**EXTRACT TO READ**
# Ultrasonic devices to get rid of mice do they work?



## Bamhan (10 Nov 2006)

We recently had a visit from an unwelcome mouse, and I set traps to catch him and also plugged in two of those ultrasonic mouse deterrrant devices.
No sign of said mouse since.....

Wishful thinking?

Or do these devices actually work?

I am a bit sceptical about them.


----------



## demoivre (10 Nov 2006)

We have one of those ultrasound devices and have had the odd mouse in our place over the years - that said the device we have is five or six years old so perhaps the more modern ones are more effective.


----------



## polo9n (10 Nov 2006)

yeah mate...i wouldn't be 100% with the ultrasonic thingy...
if i were u i will investigate how the mouse got into the house..maybe a hole near the boiler? or hole somewhere? even a long open patio door can be the casue..


----------



## Cahir (10 Nov 2006)

Useless.  Fill all gaps with expandable foam and get poison.


----------



## ney001 (10 Nov 2006)

we have one of these - the most important thing is to put it in a central part of the house - we originally had it plugged in by a back door but it had no effect at the front of the house.  I reckon they work


----------



## CCOVICH (10 Nov 2006)

They have been discussed quite a few times before on AAM.


----------



## Leo (10 Nov 2006)

Indeed they have, see the Key Post on Mice/Rats. Jury seems to be out on these. I reckon the only way to know for sure would be to observe a mouse's reaction when one of these devices is switched on in its vicinity; easier said than done though.  
Leo


----------



## Jo90 (10 Nov 2006)

pretty useless in my opinion as we got one to test and did not deter mice last year.

 get a cat or mouse traps tend to work. at least with mouse trap you know how effective it has or has not been !


----------



## polo9n (10 Nov 2006)

yes..u can get those mouth trap from Atlantic with a fake cheese on it..they are pretty good.i reckon its filed mouse , not rats thats in ur house?


----------



## ClubMan (10 Nov 2006)

Save your money

*FTC Warns Manufacturers and Retailers of                 Ultrasonic Pest-control Devices*


----------



## Bamhan (10 Nov 2006)

Sounds like a waste of time then.
Thanks for that.

So far have only seen one mouse, he set off the trap, left a goof bit of blood beside the trap but no sign of him despite moving furniture etc to try to locate him.

Droppings in press under the sink, I cannot see how they are getting in from outside other than through the water outlet pipe and into the sink.

Is this possible?


----------



## polo9n (10 Nov 2006)

yes big time..exatcly how they come into my house..try to put a board say 15 cm high so they can#t climb thru if not blocking the passage completly...i don't like poison...if they die between the ceiling the smell.nasty


----------



## Dreamerb (10 Nov 2006)

polo9n said:


> i don't like poison...if they die between the ceiling the smell.nasty


 
Plus if you have kids - well, they can get into just about anything. I can lend you a spare cat!!


----------



## polo9n (10 Nov 2006)

so the conclusion is the old method..mouse trap...get those 2 packs fro Atlantic with a big yellow fake cheese on it..they are damn good...


----------



## tosullivan (10 Nov 2006)

I think they are useless also. We got one for Rats for the back garden and it didn't seem to affect them whatsoever. Now the old fashioned rat trap was a different matter......SNAP...!!!!!!!

A bit of frankfurter smeared with Nutella....GOTCHA...!!!!!!!!

**Excerpts from a spatial dataset**

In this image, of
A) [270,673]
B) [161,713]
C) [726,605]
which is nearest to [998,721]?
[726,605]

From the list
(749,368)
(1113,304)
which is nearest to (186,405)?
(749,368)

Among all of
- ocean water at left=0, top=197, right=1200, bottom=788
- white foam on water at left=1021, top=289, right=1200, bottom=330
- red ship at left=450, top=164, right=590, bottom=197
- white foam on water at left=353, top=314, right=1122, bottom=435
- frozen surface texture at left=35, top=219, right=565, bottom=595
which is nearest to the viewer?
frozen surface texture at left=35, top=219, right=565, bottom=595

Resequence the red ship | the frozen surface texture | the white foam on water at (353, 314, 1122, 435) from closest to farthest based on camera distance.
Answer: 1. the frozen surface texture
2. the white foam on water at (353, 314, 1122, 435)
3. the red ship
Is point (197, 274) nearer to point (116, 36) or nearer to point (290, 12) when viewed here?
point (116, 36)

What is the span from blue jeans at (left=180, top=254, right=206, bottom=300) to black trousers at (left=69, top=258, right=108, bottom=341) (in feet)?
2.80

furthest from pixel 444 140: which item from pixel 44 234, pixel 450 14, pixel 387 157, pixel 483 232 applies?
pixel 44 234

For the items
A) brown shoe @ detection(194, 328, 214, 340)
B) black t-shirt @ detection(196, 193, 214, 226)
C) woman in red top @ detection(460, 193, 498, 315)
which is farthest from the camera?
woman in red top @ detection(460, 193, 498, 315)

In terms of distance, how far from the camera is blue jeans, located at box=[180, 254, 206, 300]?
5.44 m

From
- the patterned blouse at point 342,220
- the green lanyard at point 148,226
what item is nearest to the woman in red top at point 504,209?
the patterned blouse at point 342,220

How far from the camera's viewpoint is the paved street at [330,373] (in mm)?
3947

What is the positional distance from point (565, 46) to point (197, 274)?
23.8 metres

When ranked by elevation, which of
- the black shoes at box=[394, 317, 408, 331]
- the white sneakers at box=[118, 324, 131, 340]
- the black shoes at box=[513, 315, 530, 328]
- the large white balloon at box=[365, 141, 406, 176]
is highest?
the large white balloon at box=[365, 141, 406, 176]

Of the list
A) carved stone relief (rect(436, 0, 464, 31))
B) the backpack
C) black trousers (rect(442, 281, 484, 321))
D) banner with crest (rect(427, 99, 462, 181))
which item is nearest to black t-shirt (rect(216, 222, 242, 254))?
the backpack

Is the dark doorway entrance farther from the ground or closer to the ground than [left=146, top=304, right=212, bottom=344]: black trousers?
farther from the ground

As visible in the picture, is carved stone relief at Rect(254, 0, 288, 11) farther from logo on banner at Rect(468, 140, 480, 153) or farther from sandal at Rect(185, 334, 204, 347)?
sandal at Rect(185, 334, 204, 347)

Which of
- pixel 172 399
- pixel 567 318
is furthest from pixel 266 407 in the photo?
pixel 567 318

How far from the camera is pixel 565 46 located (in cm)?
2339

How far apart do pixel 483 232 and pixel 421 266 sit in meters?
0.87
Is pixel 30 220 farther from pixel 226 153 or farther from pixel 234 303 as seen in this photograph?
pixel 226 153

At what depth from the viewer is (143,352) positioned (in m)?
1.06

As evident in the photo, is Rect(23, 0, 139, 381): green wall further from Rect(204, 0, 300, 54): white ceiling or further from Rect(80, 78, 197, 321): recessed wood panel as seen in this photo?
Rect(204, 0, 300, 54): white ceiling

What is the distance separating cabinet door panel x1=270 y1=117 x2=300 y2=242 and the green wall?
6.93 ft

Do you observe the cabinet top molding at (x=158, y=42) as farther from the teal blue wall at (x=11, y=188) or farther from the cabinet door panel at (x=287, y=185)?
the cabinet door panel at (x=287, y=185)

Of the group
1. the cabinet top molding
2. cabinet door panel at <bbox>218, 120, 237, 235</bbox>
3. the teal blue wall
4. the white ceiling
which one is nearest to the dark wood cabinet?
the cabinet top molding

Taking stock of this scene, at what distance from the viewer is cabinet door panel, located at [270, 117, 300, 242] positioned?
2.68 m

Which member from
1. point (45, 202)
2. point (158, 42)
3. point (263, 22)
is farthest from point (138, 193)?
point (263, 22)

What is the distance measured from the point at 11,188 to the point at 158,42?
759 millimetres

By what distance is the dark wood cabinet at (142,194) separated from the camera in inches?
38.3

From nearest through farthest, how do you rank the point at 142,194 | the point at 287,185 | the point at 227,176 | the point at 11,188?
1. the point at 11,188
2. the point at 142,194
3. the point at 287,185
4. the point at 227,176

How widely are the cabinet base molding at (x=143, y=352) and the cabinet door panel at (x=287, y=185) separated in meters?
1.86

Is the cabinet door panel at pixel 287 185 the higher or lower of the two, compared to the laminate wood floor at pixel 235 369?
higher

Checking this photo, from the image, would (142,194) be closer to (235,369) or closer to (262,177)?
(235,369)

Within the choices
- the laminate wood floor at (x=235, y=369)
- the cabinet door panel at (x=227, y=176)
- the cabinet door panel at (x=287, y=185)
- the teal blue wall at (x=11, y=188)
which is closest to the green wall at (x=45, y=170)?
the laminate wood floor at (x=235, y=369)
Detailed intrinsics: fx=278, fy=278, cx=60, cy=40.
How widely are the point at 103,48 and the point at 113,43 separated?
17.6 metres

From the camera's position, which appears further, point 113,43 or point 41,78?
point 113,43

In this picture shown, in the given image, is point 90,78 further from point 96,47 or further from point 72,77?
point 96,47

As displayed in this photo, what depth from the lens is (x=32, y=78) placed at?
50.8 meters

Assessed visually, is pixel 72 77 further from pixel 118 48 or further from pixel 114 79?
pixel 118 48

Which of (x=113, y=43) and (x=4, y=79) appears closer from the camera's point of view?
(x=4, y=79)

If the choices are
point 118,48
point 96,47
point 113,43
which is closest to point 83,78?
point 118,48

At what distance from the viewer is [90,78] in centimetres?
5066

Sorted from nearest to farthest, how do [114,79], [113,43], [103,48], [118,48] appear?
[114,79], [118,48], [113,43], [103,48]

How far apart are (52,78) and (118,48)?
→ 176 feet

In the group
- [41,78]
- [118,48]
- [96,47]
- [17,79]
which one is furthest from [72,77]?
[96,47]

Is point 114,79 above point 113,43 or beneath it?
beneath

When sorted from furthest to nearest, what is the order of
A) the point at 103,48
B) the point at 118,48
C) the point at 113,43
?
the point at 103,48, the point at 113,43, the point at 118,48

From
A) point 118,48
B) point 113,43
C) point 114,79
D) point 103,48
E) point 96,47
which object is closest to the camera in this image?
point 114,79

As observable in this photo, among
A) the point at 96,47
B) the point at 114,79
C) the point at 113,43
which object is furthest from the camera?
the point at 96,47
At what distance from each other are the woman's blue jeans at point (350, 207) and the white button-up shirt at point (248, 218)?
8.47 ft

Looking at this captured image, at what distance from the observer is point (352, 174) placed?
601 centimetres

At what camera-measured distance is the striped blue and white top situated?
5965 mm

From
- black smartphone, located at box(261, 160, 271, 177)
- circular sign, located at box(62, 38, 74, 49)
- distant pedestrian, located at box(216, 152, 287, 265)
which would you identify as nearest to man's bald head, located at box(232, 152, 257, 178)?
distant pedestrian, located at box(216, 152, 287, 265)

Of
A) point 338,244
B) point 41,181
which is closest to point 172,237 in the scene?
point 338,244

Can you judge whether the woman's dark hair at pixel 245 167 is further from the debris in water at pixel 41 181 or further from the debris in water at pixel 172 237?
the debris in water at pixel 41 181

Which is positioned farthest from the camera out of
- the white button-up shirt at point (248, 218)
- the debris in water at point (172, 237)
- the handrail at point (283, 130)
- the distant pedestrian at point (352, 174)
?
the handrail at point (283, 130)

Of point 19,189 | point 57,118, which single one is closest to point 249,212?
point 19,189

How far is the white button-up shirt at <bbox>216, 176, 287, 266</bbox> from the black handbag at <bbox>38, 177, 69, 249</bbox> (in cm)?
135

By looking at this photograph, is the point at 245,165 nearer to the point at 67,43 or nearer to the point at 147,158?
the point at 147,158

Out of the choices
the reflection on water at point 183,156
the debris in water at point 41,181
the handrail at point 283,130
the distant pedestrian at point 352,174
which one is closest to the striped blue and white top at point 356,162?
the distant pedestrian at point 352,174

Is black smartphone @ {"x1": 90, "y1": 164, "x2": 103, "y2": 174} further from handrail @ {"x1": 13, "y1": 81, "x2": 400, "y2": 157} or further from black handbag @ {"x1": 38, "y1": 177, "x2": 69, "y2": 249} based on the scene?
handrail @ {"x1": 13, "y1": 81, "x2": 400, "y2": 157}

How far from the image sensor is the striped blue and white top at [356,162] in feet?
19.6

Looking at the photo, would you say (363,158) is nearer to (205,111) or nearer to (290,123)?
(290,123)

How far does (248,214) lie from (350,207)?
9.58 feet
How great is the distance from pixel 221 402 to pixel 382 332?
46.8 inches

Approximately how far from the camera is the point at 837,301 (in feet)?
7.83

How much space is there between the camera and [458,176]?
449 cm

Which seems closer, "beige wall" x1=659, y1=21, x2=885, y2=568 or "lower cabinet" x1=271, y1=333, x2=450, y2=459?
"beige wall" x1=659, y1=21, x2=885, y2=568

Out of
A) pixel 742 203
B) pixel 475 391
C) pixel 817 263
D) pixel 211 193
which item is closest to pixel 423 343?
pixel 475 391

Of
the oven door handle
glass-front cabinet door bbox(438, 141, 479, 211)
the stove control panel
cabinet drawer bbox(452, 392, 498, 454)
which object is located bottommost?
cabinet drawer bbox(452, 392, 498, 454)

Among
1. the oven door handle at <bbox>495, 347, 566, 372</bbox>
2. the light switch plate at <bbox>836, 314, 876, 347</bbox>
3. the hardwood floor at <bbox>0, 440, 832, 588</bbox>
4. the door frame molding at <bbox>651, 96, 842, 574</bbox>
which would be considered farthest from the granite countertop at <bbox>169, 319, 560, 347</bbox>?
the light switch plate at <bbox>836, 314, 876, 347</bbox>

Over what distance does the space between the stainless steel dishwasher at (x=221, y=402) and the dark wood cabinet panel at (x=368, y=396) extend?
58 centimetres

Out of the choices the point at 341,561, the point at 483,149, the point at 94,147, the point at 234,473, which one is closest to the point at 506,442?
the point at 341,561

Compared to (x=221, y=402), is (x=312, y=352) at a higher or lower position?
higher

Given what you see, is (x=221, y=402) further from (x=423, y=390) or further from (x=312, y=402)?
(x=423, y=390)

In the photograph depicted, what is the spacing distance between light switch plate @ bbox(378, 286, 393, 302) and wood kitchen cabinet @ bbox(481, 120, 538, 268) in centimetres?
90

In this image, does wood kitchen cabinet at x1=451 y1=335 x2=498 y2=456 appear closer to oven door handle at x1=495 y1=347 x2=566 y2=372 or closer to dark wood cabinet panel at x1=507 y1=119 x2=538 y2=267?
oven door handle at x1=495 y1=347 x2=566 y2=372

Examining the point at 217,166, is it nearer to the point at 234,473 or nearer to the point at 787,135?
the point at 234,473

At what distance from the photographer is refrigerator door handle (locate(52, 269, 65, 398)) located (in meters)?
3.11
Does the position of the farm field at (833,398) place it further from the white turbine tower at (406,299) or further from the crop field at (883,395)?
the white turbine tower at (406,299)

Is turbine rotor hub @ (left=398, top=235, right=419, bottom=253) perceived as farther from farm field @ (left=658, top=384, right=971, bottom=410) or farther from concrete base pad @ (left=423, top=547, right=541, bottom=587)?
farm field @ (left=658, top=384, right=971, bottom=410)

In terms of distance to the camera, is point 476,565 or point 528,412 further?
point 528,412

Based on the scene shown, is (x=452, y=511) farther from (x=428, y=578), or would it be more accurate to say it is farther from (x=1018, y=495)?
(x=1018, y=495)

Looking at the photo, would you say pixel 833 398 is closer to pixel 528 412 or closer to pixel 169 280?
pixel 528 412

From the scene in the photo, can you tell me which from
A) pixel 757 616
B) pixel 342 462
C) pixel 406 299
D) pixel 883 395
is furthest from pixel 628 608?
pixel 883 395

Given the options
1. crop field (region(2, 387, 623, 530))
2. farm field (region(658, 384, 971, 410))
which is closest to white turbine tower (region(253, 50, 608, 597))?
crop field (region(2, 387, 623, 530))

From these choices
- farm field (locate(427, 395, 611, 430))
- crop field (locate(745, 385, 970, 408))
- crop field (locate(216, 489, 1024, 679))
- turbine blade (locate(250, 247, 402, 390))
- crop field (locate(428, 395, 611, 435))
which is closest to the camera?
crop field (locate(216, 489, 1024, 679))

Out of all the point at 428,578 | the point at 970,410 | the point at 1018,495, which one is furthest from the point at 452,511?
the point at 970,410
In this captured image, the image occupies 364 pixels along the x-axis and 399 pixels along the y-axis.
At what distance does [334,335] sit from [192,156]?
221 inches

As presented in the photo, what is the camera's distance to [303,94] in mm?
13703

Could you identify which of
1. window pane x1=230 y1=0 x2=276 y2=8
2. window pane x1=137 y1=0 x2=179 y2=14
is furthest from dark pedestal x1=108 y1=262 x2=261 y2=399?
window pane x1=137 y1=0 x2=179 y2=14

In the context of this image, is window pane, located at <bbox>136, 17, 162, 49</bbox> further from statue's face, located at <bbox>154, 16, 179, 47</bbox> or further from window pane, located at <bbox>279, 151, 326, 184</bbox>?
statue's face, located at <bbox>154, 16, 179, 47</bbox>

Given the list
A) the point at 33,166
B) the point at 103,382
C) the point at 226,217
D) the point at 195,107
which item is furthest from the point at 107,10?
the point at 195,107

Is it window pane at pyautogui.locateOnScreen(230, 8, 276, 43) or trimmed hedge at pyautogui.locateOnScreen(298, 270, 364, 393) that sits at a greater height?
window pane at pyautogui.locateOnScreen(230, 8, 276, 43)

**EXERCISE REQUIREMENTS**
Carry on the forum thread about ultrasonic mouse deterrents from the point where it stops above.

**TASK ANSWER**
----------



## polo9n (10 Nov 2006)

i think they are good for indoor...for outdoor? the rain will dampen the wood and rust so the trap will not work...
u can buy a big trap from Woodies the size of a shoe box which can last all weather...so theres a different for indoor and outdoor use mate!


----------



## polo9n (10 Nov 2006)

wooo....they are only tresspassing thru ur garden..don't be so territorial dude!


----------



## Cahir (10 Nov 2006)

According to a professional pest company I had out a few weeks ago, mice won't smell if they die in the ceilings/walls but rats will.  The main access point in my house seemed to be the gas pipes.


----------



## polo9n (10 Nov 2006)

anyway u don't want to see a dead mice in ur walldrope! or oon top of ur boxers!!!ha


----------



## GeneralZod (10 Nov 2006)

Maybe the ultrasound device only works on the teenage mice like its human equivalent. Mosquito Ring Tone


----------



## Leo (10 Nov 2006)

Polo9n, there's no need to create a new post for each subsequent sentence, please try to contain them all within a single post, as this makes the thread much easier to read. 
Leo


----------



## MOB (11 Nov 2006)

We have an ultrasonic device plugged in at home for the past two years.  It seems to work, but before the device we usually only got colonised by a couple of mice once a year (as weather turned cold) and in some years we escaped their visits, so it is too soon to judge.   

Certainly, the device has some effect: when we first plugged it in, the mice became far more visible - i.e. they ran across the kitchen floor in front of us, whereas we had previously only ever seen their droppings.   This seems consistent with the alleged modus operandi of these devices: that they make a loud noise outside the spectrum of what we can hear, that this makes quite a racket for the mice, and that they are not able to listen for other sounds so well (hence blundering out in front of us, because perhaps they could not hear us in the room?) all of which perhaps makes the house an uncomfortable hangout for them.   

The device is pretty cheap anyway, so there is little to be lost by trying it.


----------



## sweet bear (11 Nov 2006)

to Catch mice the best method is A Cat.. Ask your neighbours, one of them must have a cat. borrow it let it loose where you think the mice maybe hidding... Traps are no good..


----------



## suzie duff (13 Nov 2006)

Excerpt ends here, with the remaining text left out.